A typical Toastmasters meeting is divided into four segments:
- Prepared speeches from the Communication and Leadership program are presented by members to improve particular aspects of their public-speaking ability. There are ten speeches which make up the first segment of a Toastmaster career.
- Table Topics, which gives members without speaking roles that evening the opportunity to practice impromptu speaking skills by answering questions asked by the Table Topics Master.
- Evaluations by Club members provide constructive feedback to both prepared speakers and meeting leaders. An evaluator, usually a more experienced Club member, gives an oral evaluation and provides written comments to each speaker. All members present give written feedback to each speaker as well.
- A business portion for addressing the business of the Club.
Each meeting is supported by members who take turns serving in the roles necessary to conduct our meetings, including:
- Toastmaster – prepares and leads the overall program. Serves as MC and ringleader, as it were.

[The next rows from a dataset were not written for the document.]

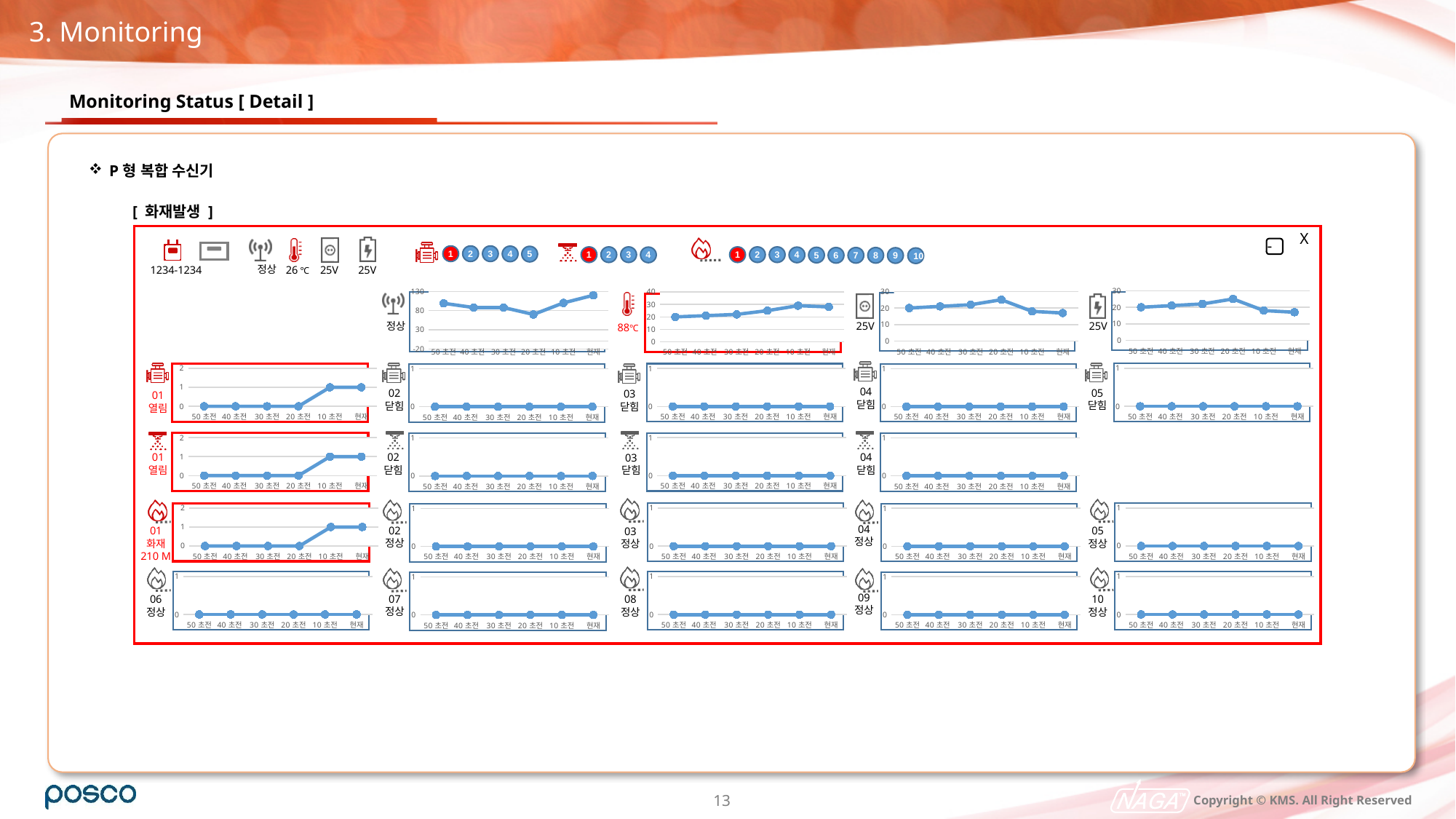
What is the label of the last x-axis category in the 01 열림 chart at the top-left of the grid? 현재 In the 01 열림 chart at the top-left of the grid, what is the difference between the value at 현재 and the value at 20 초전? 1 In the 01 화재 chart (third row, left), what is the value at 10 초전? 1 In the temperature chart labeled 88℃ in the top row, is the value at 50 초전 greater or less than 30? less How many data points are plotted in the 01 열림 chart at the top-left of the grid? 6 What kind of chart is used for the 01 열림 panel at the top-left of the grid? line chart In the 01 열림 chart at the top-left of the grid, do the values rise or fall from 50 초전 to 현재? rise In the signal chart labeled 정상 in the top row, is the value at 현재 greater or less than 80? greater In the 01 열림 chart at the top-left of the grid, what is the value at 현재? 1 In the temperature chart labeled 88℃ in the top row, is the value at 현재 greater or less than 20? greater In the 02 닫힘 chart in the second row, what is the value at 현재? 0 In the 01 열림 chart at the top-left of the grid, what is the value at 50 초전? 0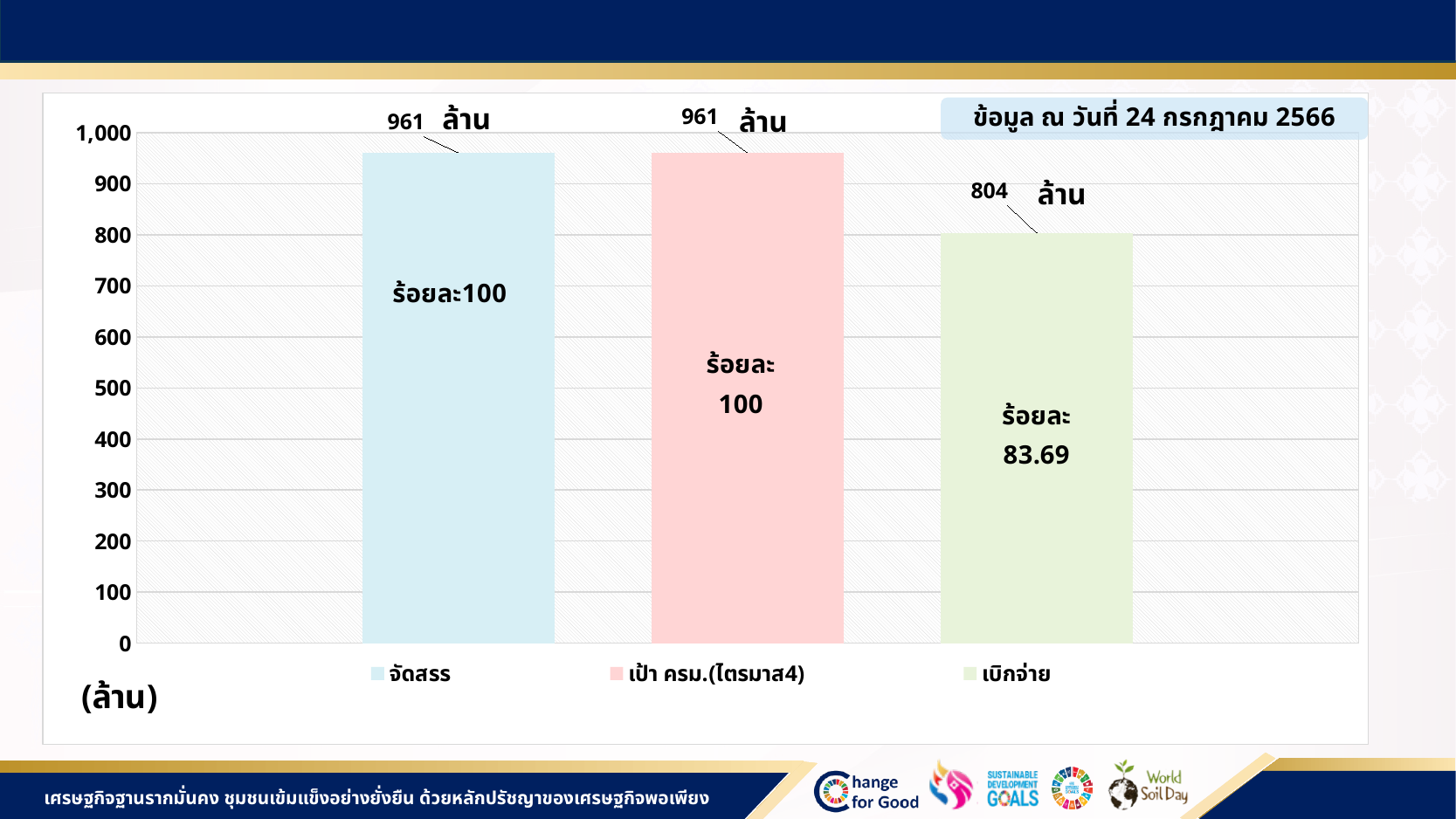
How many bars are plotted in the chart? 3 How many entries does the legend list? 3 What is the difference between the values for จัดสรร and เบิกจ่าย? 157 What is the value for เป้า ครม.(ไตรมาส4)? 961 What date is the data on the chart stated to be as of? 24 กรกฎาคม 2566 Which bar is the lowest? เบิกจ่าย Which is larger, the value for เป้า ครม.(ไตรมาส4) or the value for เบิกจ่าย? เป้า ครม.(ไตรมาส4) What is the value for เบิกจ่าย? 804 What is the value for จัดสรร? 961 What percentage is printed inside the เบิกจ่าย bar? ร้อยละ 83.69 Is the value for เบิกจ่าย greater or less than 900? less What kind of chart is shown on the slide? bar chart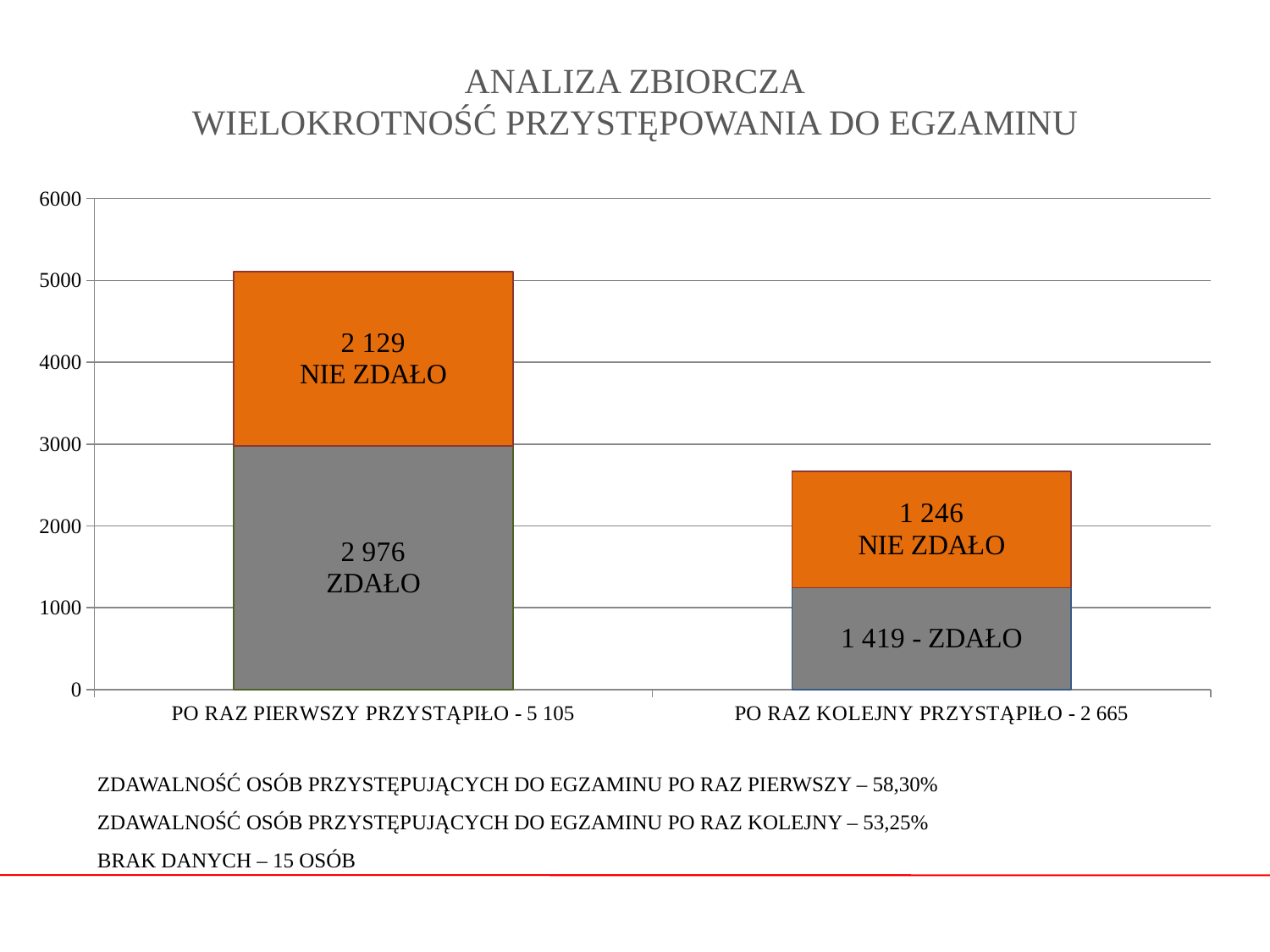
How many people passed (ZDAŁO) among those taking the exam again (PO RAZ KOLEJNY PRZYSTĄPIŁO)? 1 419 What is the difference between the number who passed (ZDAŁO) and the number who did not pass (NIE ZDAŁO) among first-time takers (PO RAZ PIERWSZY PRZYSTĄPIŁO)? 847 Which category has the taller stacked bar, PO RAZ PIERWSZY PRZYSTĄPIŁO or PO RAZ KOLEJNY PRZYSTĄPIŁO? PO RAZ PIERWSZY PRZYSTĄPIŁO Which colour represents the NIE ZDAŁO (did not pass) segment in the chart? orange How many people did not pass (NIE ZDAŁO) among those taking the exam for the first time (PO RAZ PIERWSZY PRZYSTĄPIŁO)? 2 129 How many people passed (ZDAŁO) among those taking the exam for the first time (PO RAZ PIERWSZY PRZYSTĄPIŁO)? 2 976 What is the total of the stacked bar for PO RAZ KOLEJNY PRZYSTĄPIŁO? 2 665 What kind of chart is shown on the slide? stacked bar chart What is the total of the stacked bar for PO RAZ PIERWSZY PRZYSTĄPIŁO? 5 105 How many categories are shown on the x axis of the chart? 2 How many people did not pass (NIE ZDAŁO) among those taking the exam again (PO RAZ KOLEJNY PRZYSTĄPIŁO)? 1 246 Which is larger for PO RAZ KOLEJNY PRZYSTĄPIŁO: the number who passed (ZDAŁO) or the number who did not pass (NIE ZDAŁO)? ZDAŁO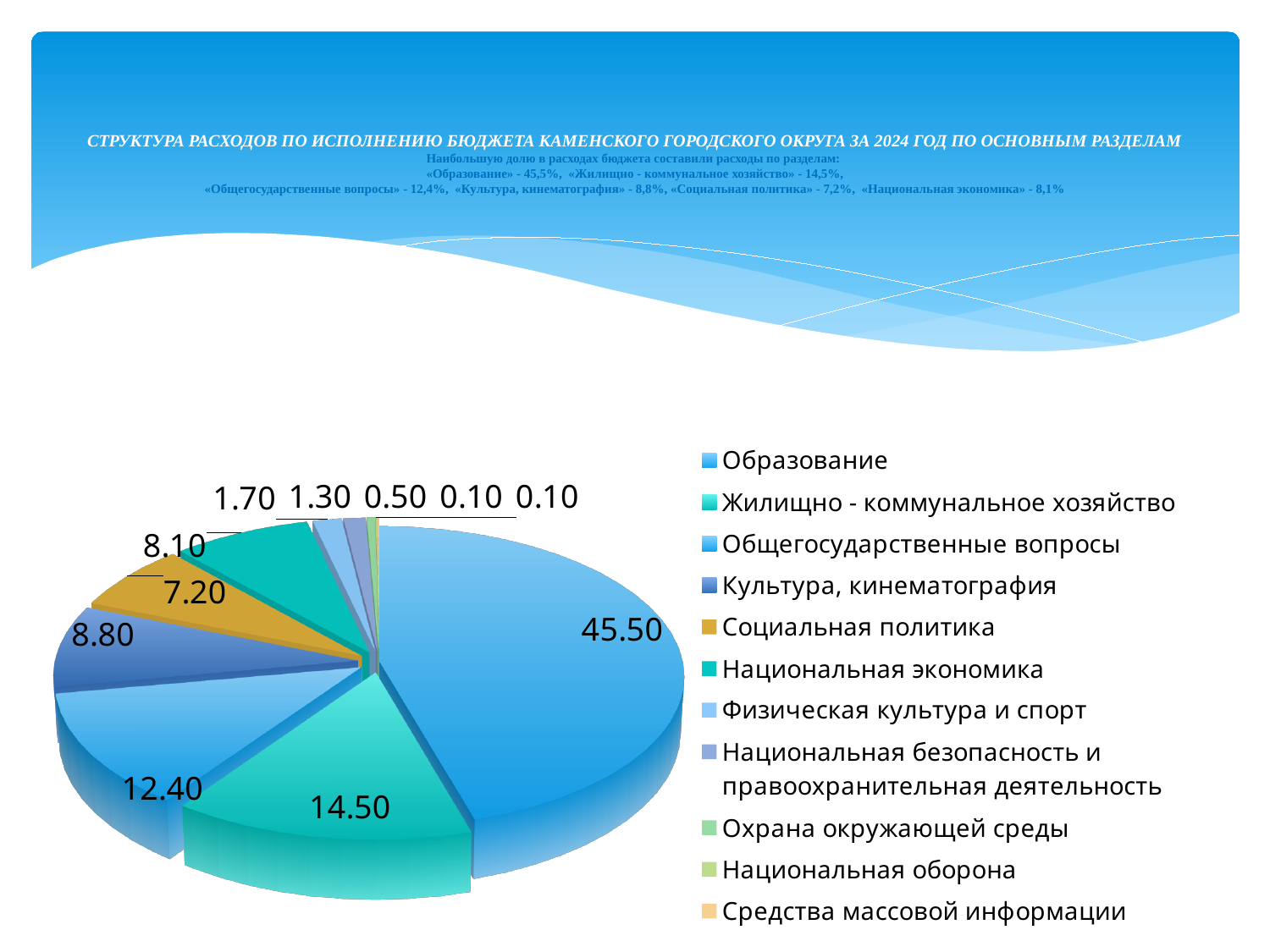
Which is larger, Культура, кинематография or Национальная экономика? Культура, кинематография What is the value shown for Образование? 45.50 What type of chart is shown on the slide? Pie chart What is the value shown for Жилищно - коммунальное хозяйство? 14.50 What is the value shown for Физическая культура и спорт? 1.70 What share of the pie does Национальная экономика represent? 8.10 What is the difference between the values for Образование and Жилищно - коммунальное хозяйство? 31.00 Which category has the largest slice of the pie? Образование What is the difference between the values for Общегосударственные вопросы and Культура, кинематография? 3.60 What is the value shown for Социальная политика? 7.20 How many categories are listed in the legend? 11 What is the value shown for Общегосударственные вопросы? 12.40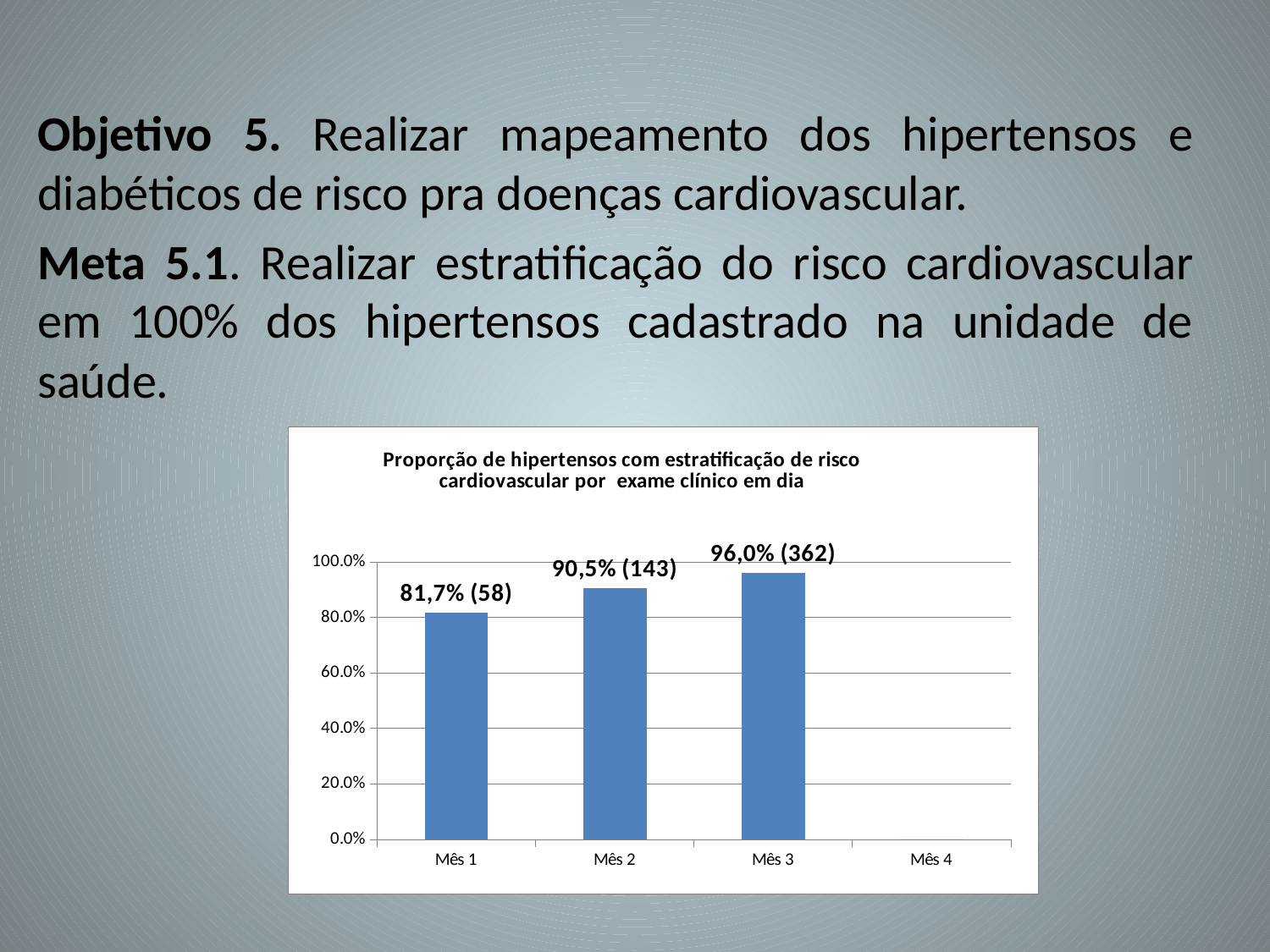
What is the difference in percentage points between Mês 2 and Mês 1? 8,8 What is the difference in percentage points between Mês 3 and Mês 1? 14,3 How many month categories are shown on the x axis? 4 Among the months with a plotted bar, which has the lowest proportion? Mês 1 What is the value shown for Mês 3? 96,0% (362) What is the value shown for Mês 1? 81,7% (58) Which is larger, the proportion for Mês 2 or for Mês 3? Mês 3 Is the value for Mês 2 greater or less than 80.0%? greater Which month has the highest proportion? Mês 3 What kind of chart is shown on the slide? Bar chart Do the values rise or fall from Mês 1 to Mês 3? Rise What is the value shown for Mês 2? 90,5% (143)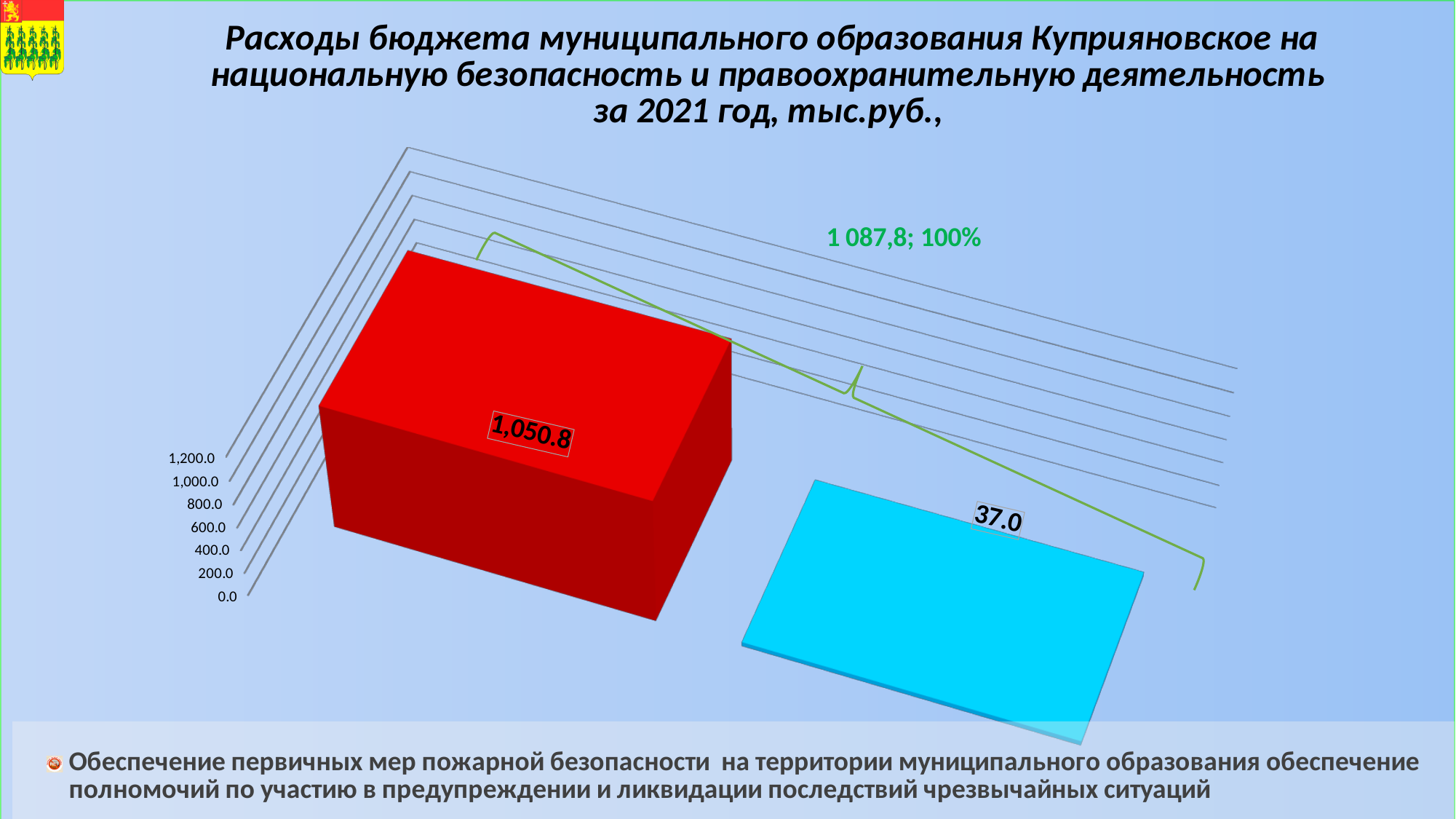
What total value is printed in green on the chart? 1 087,8 What is the highest tick value shown on the vertical axis? 1,200.0 What value is shown on the light blue bar? 37.0 What is the difference between the red bar value and the light blue bar value? 1,013.8 Which bar is the highest, the red one or the light blue one? the red bar What value is shown on the red bar? 1,050.8 Which bar is the lowest, the red one or the light blue one? the light blue bar How many bars are plotted on the chart? 2 Is the value of the red bar larger or smaller than the value of the light blue bar? larger Is the value for the light blue bar greater or less than 200.0? less What kind of chart is shown on the slide? bar chart Is the value for the red bar greater or less than 1,000.0? greater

- Table Topics Master – leads the impromptu speaking segment by asking questions to those who do not have assigned speaking roles.
- General Evaluator – evaluates the meeting overall
- Speech Evaluator – evaluates a particular speaker
- Table Topics Evaluator – evaluates the Table Topics segment, giving feedback to both the Table Topics Master and select respondents.
- Timer – simply put, keeps track of each speaker’s time and provides immediate feedback in the form of signals.
- Grammarian – listens for grammatical mistakes used during meetings. The Grammarian also provides the “Word of the Day”, a word members attempt to incorporate into the meeting when speaking.
- “Ah” Counter – keeps track of, um, crutch words and, … uh, you know, unsavory speaking habits used by, like, each member of the group… uh… yeah.